• [Extract]

● ● ● ● ●

Purdie Good! is an album led by jazz drummer Bernard Purdie which was recorded for the Prestige label in 1971.

Reception

Stewart Mason of Allmusic states, "it seems like Purdie's much-vaunted ability to play well in just about any style thrown at him is almost a liability on 1971's Purdie Good... the covers are competent enough, but why listen to them when the originals are far superior? At best, the album only barely lives up to its title".

● ● ● ● ●

• [Raw data]

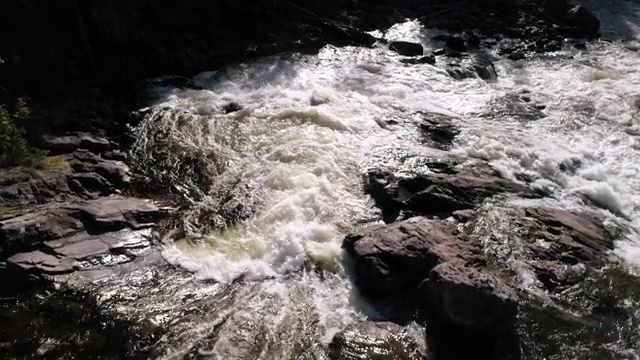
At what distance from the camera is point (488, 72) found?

● ● ● ● ●

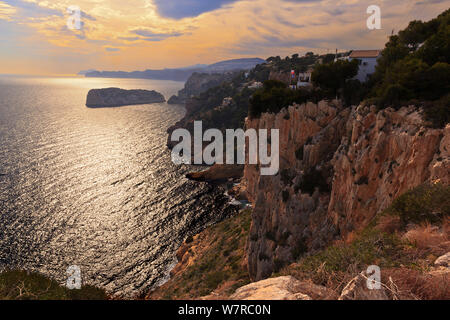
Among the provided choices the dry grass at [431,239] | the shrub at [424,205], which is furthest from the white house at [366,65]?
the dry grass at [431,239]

● ● ● ● ●

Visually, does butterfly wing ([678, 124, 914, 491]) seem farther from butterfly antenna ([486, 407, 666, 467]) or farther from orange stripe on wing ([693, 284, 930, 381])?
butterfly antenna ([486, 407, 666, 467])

● ● ● ● ●

• [What you will do]
**A)** Decide whether each statement agrees with the text about Purdie Good!, answering yes or no and quoting the words of the text that settle it: (i) The album was recorded for the Prestige label in 1971. (ii) Stewart Mason judges the covers on the album better than the originals. (iii) Mason says the album fully lives up to its title.
**B)** Using the text about Purdie Good!, answer each question:
(i) Who led the album?
(ii) What outlet is Stewart Mason connected with?
(iii) How does Mason describe the covers?
The records have nothing to do with what is asked here.

• [Problem solutions]
**A)**
(i) Yes: "recorded for the Prestige label in 1971"
(ii) No: "why listen to them when the originals are far superior?"
(iii) No: "At best, the album only barely lives up to its title"

**B)**
(i) Jazz drummer Bernard Purdie
(ii) Allmusic
(iii) As "competent enough"